**Written exercise:**
Copy the records word for word, starting with the line that contains "From the lens, how" and continuing through the last line of the records.

**Information provided:**
==========
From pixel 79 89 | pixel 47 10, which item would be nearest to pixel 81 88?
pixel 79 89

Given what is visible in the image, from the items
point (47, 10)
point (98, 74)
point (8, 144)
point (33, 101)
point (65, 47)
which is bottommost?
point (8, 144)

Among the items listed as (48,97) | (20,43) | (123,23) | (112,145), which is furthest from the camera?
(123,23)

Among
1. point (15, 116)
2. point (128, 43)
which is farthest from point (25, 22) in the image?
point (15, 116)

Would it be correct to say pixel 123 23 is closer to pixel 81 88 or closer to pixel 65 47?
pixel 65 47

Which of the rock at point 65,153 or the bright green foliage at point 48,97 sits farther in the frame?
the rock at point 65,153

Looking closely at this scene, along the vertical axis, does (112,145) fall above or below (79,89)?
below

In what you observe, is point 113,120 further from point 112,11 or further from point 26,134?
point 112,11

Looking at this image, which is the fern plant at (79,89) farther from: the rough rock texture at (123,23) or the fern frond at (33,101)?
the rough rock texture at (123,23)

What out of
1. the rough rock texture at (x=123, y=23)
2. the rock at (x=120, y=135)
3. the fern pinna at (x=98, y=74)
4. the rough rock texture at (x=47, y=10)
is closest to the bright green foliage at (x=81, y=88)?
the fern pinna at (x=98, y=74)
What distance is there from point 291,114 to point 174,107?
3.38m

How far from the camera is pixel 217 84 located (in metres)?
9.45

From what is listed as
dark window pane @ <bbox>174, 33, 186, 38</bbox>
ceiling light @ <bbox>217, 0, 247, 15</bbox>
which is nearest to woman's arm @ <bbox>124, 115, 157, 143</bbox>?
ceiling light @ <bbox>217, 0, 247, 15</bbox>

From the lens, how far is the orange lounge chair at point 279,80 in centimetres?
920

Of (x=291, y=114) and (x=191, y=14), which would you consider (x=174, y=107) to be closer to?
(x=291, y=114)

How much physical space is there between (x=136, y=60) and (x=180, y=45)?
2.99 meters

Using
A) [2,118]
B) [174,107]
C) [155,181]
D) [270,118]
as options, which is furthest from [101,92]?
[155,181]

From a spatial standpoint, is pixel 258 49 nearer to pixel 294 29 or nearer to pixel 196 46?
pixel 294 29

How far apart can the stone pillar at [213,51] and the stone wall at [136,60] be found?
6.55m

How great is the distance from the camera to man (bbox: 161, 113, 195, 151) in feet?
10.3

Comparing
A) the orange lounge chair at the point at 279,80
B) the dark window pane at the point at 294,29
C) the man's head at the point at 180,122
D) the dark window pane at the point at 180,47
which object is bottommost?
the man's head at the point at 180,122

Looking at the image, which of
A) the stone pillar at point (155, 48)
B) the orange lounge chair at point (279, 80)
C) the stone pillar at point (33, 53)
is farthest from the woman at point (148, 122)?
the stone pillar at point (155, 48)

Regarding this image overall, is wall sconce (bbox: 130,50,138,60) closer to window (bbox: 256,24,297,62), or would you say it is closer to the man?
==========
**Correct answer:**
From the lens, how far is the orange lounge chair at point 279,80 in centimetres?
920

Of (x=291, y=114) and (x=191, y=14), which would you consider (x=174, y=107) to be closer to?
(x=291, y=114)

How much physical space is there between (x=136, y=60) and (x=180, y=45)?
2.99 meters

Using
A) [2,118]
B) [174,107]
C) [155,181]
D) [270,118]
as options, which is furthest from [101,92]?
[155,181]

From a spatial standpoint, is pixel 258 49 nearer to pixel 294 29 or nearer to pixel 196 46?
pixel 294 29

How far apart can the stone pillar at [213,51] and the stone wall at [136,60] be found?
6.55m

How great is the distance from the camera to man (bbox: 161, 113, 195, 151) in feet?
10.3

Comparing
A) the orange lounge chair at the point at 279,80
B) the dark window pane at the point at 294,29
C) the man's head at the point at 180,122
D) the dark window pane at the point at 180,47
which object is bottommost?
the man's head at the point at 180,122

Looking at the image, which of
A) the stone pillar at point (155, 48)
B) the orange lounge chair at point (279, 80)
C) the stone pillar at point (33, 53)
is farthest from the woman at point (148, 122)?
the stone pillar at point (155, 48)

Regarding this image overall, is wall sconce (bbox: 130,50,138,60) closer to window (bbox: 256,24,297,62), or would you say it is closer to the man?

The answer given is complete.